For many Millennials and Xennials, we feel the need to questions everything our parents did in raising us. Our culture is one of entrepreneurship, disruption and re-invention. This seeps into parenting as well.
Many things need to stay the same, and some things need to change with the times.
Children growing up in the 80s and 90s were surrounded by a changing world with the introduction to one of the world’s most shattering technologies, the internet.
The good parents who foresaw the changes that would change our generation, did their best to protect us from MTV, drugs that the DARE program warned us about and the potential evils of big cities.
Our parents saw we needed security and that is what they dedicated their lives to. The suburban dream was born with big yards and minivans. Our parents worked for the same company for years in order to provide us with what we needed the most, security.
Each generation has our specific parenting challenges and ways we need to parent our kids.
Now, as we millennials and xennials are parents ourselves, we see a whole different set of needs for our kids. Security is still a need, but the way we pursue it has to be slightly different. Given the nomadic nature of careers, security based on location isn’t much worth pursuing.
Security is an illusion. It is more important to teach our children self worth and how to thrive in a tumultuous world.

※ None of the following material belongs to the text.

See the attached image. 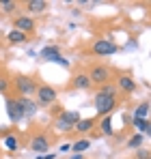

This hit me when my grandmother was watching me feed my 2 year old son. I gave him a choice between carrots and green beans. She was shocked that I would ask a 2 year old this question. My grandmother made the comment – “In my time, the kids just ate whatever we put on their plate. No choices and no questions asked.”
What she said stuck with me for months. The “do as I say, or else” worked great in that generation where you had limited choices in life- you picked a career that seemed stable and stuck with your job as long as you could. The radius of decision making was severely limited. You needed to follow the rules in order to succeed.
Our world is no longer one of limited choices. In fact, we have unlimited choices, and that can be incredibly immobilizing.
Teaching simple decision making tactics are crucial to helping this generation thrive in the midst of a world with too many choices. Our kids can travel the world, live in pretty much any location they want and interact with almost anyone they desire given the ability to connect online. Their jobs could take them to Medellin, Salt Like City or Chiang Mai. They could live in a city, a cottage or a farm. Their dietary choices could give them access to any type or quality of food on planet earth. Their future decisions could take them anywhere.
Stability means something else in this generation. Stability means that a person has the “know how” to choose their limits in a world with unlimited possibilities. Their stability may not be in a home, in a job or even hobbies. The closeness of a few key relationships, the ability to field the bumps of life and a rooted identity are what brings a person security in a global world.
So maybe my grandma was right about the beans and carrots “one choice” approach of her generation, but we need new tactics to teach decision making skills if our kids are going to be able to navigate our new global world.